Page text

+--

So as we begin to work on changing our own self-perceptions and beliefs, we still need to take another step–actually begin to do. And that is a very hard step to take. You see it can be easy to motivate ourselves to take the first step towards our goals. (Indeed, you are reading this blog because I made the first step towards executing my decision.) But the real success comes when we commit ourselves to the daily faithfulness of working toward that goal.

I can tell you right now that I am not making rapid progress in learning the piano. I only sit down to practice once or twice per week and usually only for 15 minutes at a time. This blog was exhilarating and exciting for me for the first 4 of my posts. (I am actually surprised it lasted that long without my excitement waning). But today was a different story. My goal is to write and post something every day. But when I sat down to write this post, I initially felt uninspired and unmotivated, and did not feel like doing it. Thankfully, I was able to fight through that feeling, and I hope you are the better for having read this far.

+--

Problems and tasks
**1)** Reproduce everything in the goal-commitment excerpt from "I can tell you" down to "read this far.", switching "piano" to "guitar".
**2)** Proceed with the goal-commitment excerpt, writing on from its final sentence.

+--

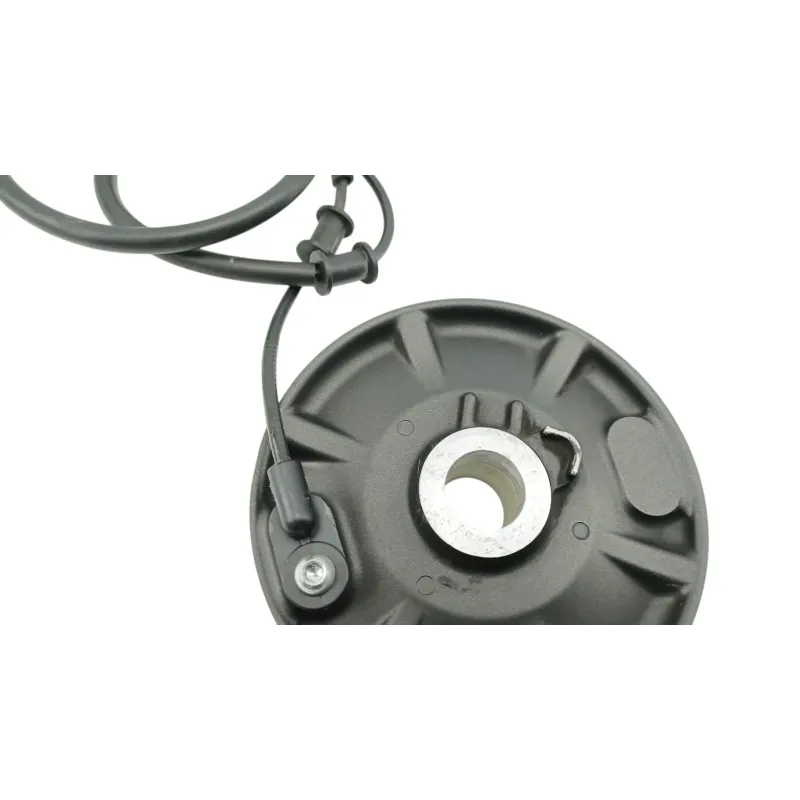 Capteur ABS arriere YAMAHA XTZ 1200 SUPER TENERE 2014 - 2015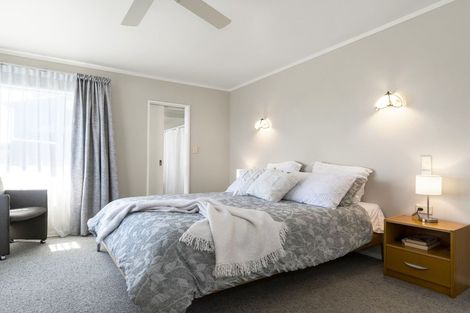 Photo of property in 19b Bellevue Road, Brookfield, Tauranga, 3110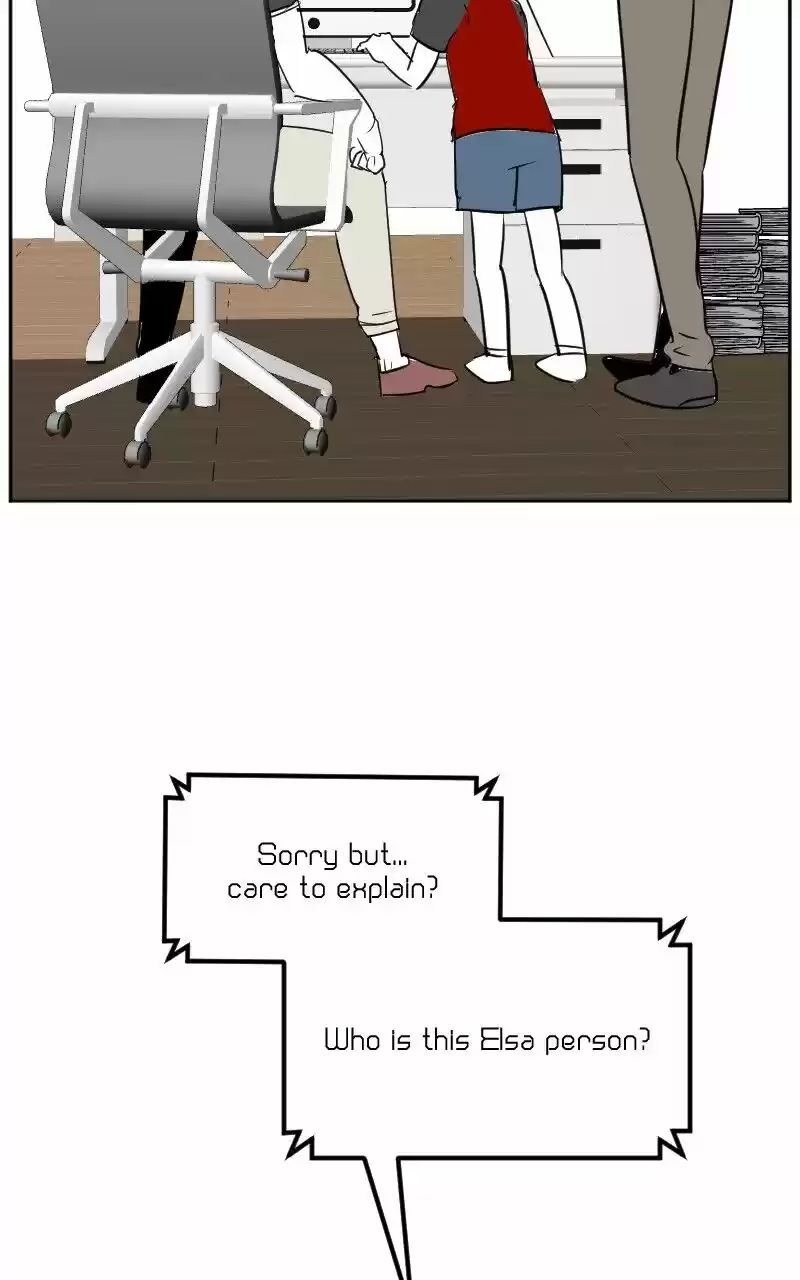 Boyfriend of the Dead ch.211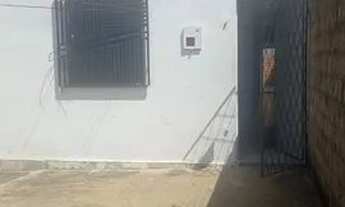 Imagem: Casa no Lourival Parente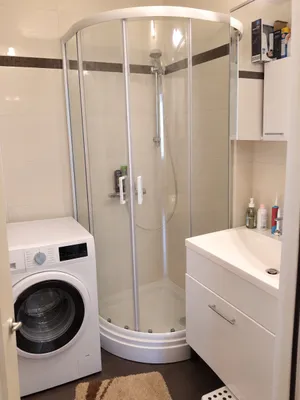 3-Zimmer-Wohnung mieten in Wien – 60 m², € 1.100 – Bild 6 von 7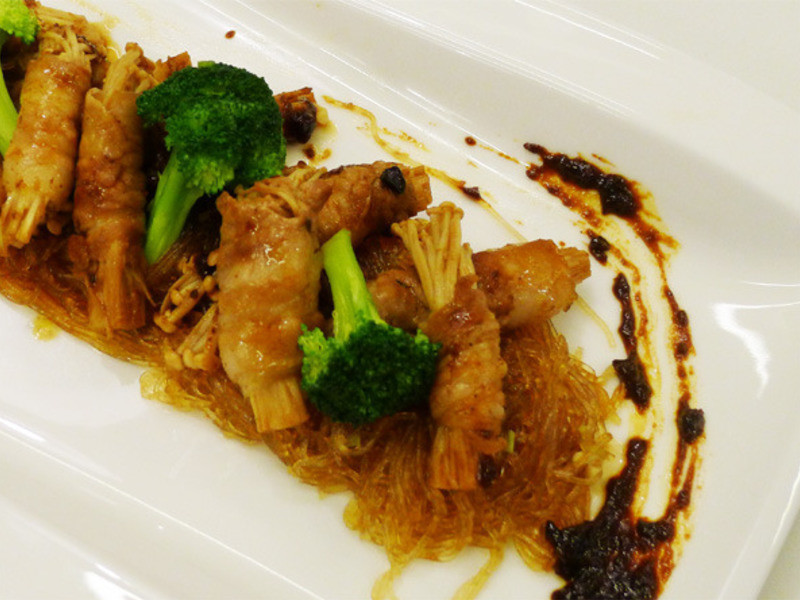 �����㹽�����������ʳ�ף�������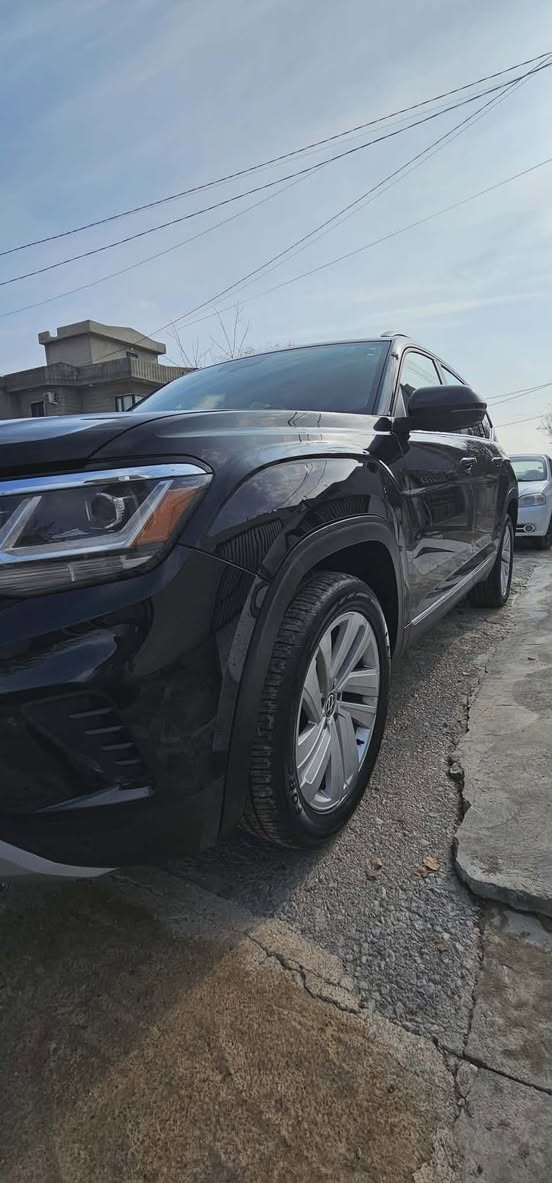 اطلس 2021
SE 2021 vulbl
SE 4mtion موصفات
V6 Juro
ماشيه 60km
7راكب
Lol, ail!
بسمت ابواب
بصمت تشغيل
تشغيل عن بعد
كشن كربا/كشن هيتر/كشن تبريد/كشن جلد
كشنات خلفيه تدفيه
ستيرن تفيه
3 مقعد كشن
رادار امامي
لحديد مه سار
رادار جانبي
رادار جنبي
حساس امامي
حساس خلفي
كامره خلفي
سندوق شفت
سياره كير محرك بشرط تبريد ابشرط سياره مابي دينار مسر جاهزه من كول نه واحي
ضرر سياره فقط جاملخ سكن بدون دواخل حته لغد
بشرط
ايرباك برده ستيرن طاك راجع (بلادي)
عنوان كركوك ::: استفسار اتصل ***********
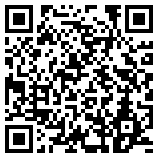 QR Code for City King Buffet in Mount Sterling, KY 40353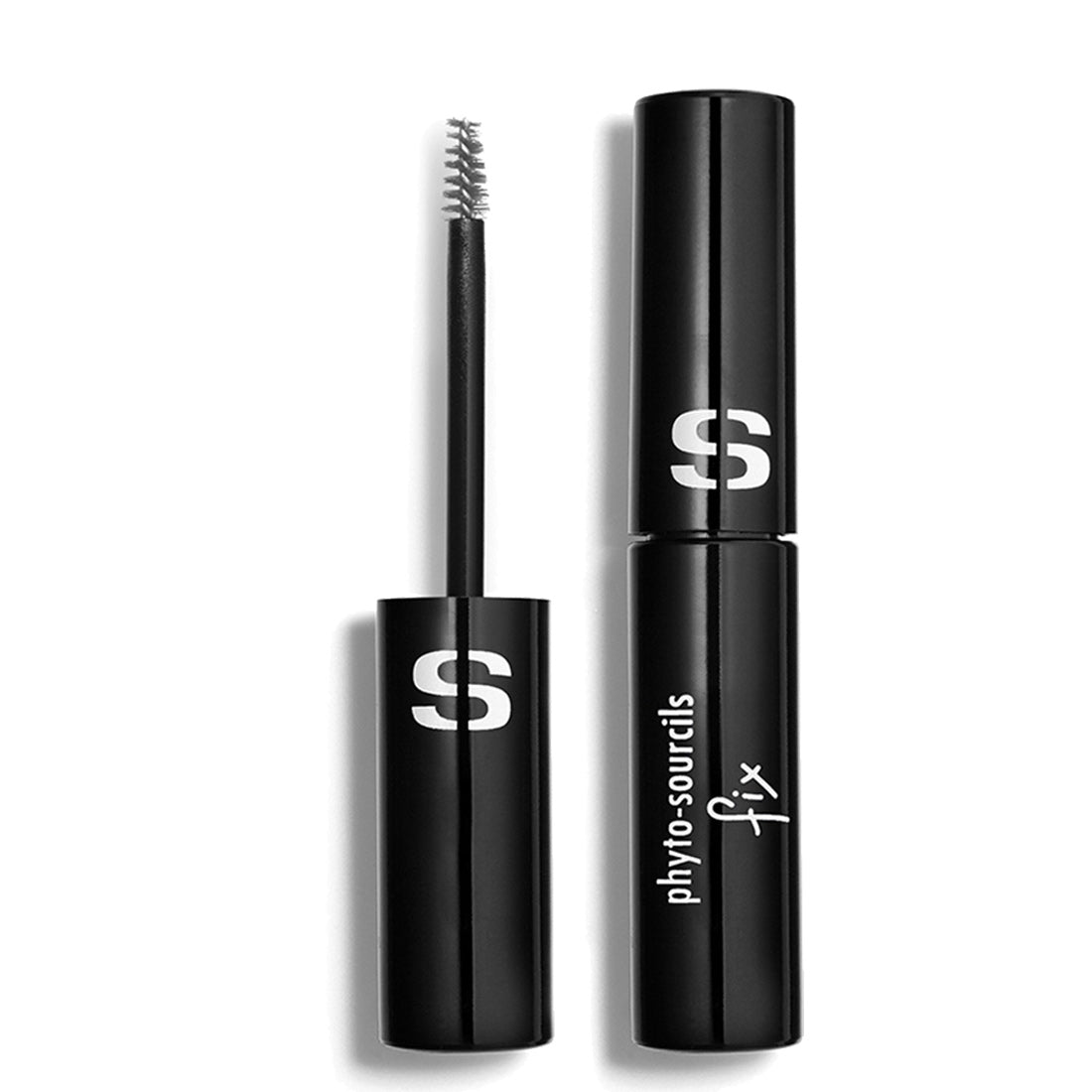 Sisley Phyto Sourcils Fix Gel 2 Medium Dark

+--

Response list
**1)**
I can tell you right now that I am not making rapid progress in learning the guitar. I only sit down to practice once or twice per week and usually only for 15 minutes at a time. This blog was exhilarating and exciting for me for the first 4 of my posts. (I am actually surprised it lasted that long without my excitement waning). But today was a different story. My goal is to write and post something every day. But when I sat down to write this post, I initially felt uninspired and unmotivated, and did not feel like doing it. Thankfully, I was able to fight through that feeling, and I hope you are the better for having read this far.

**2)**
We love beauty. We are wired for it. We vacation to places where we can behold the beauty of the majestic creation. We listen to beautiful music. We enjoy watching professional athletes because they manifest an element of beauty as they compete to be the best at their craft. We appreciate beautiful furniture, clothing, cars, homes, etc. But the greatest violinist or the most gifted ballet dancer, or the most beautiful opera singer did not become that way without hours upon hours of hard work in the quiet places and in the early morning and late at night. They did not work at practice and discipline only when they felt inspired and only when they felt refreshed and motivated. They had to commit themselves to discipline and practice on a daily basis. They lived their daily life with inspired resolve. For while it is easy to pursue your goals when you are inspired, you need resolve to pursue them when you can’t find or remember the inspiration that led you to make the goal to begin with.

As you walk with me on my journey of living with inspired resolve, I hope you and I will both commit to growing in the seemingly boring, mundane, grind of daily faithfulness working towards our goals. For it is in that boring world, that we can truly accomplish great things.

 

Your Phone’s Alarm Clock Doesn’t Work.

In a previous post here, I discussed the importance of having restraint when using social media. Social media can become harmfully, excessively intrusive in our daily lives. If you read that post, you know that I have deleted my fb page. However, as a Realtor and a writer, I have to maintain some connectedness on the internet. Having abandoned facebook, I find I have more time available for other things. While I have more time, the temptation to be overly connected to my digital devices continues. I have realized my phone is hurting me in ways I thought it was helping.

As I went to bed last night, I set the time on my alarm clock to 4am (Yes, even on a Saturday, especially on a Saturday). I was eager to get right to work on my writing and my real estate work. However, I made one critical mistake as I fell asleep. I forgot to properly set my alarm.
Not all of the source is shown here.